• TRY IT: Exactly as given, restate each record that follows.

• SOURCE DATA:
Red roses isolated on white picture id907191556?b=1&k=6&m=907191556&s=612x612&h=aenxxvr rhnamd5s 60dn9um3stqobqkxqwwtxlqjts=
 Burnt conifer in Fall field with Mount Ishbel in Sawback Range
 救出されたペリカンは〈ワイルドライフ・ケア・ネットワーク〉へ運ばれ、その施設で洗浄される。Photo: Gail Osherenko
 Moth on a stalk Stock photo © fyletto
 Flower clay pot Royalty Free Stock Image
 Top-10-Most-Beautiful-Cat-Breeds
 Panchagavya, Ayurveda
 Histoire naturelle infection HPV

• SOLUTION TO THIS TASK:
Red roses isolated on white picture id907191556?b=1&k=6&m=907191556&s=612x612&h=aenxxvr rhnamd5s 60dn9um3stqobqkxqwwtxlqjts=
 Burnt conifer in Fall field with Mount Ishbel in Sawback Range
 救出されたペリカンは〈ワイルドライフ・ケア・ネットワーク〉へ運ばれ、その施設で洗浄される。Photo: Gail Osherenko
 Moth on a stalk Stock photo © fyletto
 Flower clay pot Royalty Free Stock Image
 Top-10-Most-Beautiful-Cat-Breeds
 Panchagavya, Ayurveda
 Histoire naturelle infection HPV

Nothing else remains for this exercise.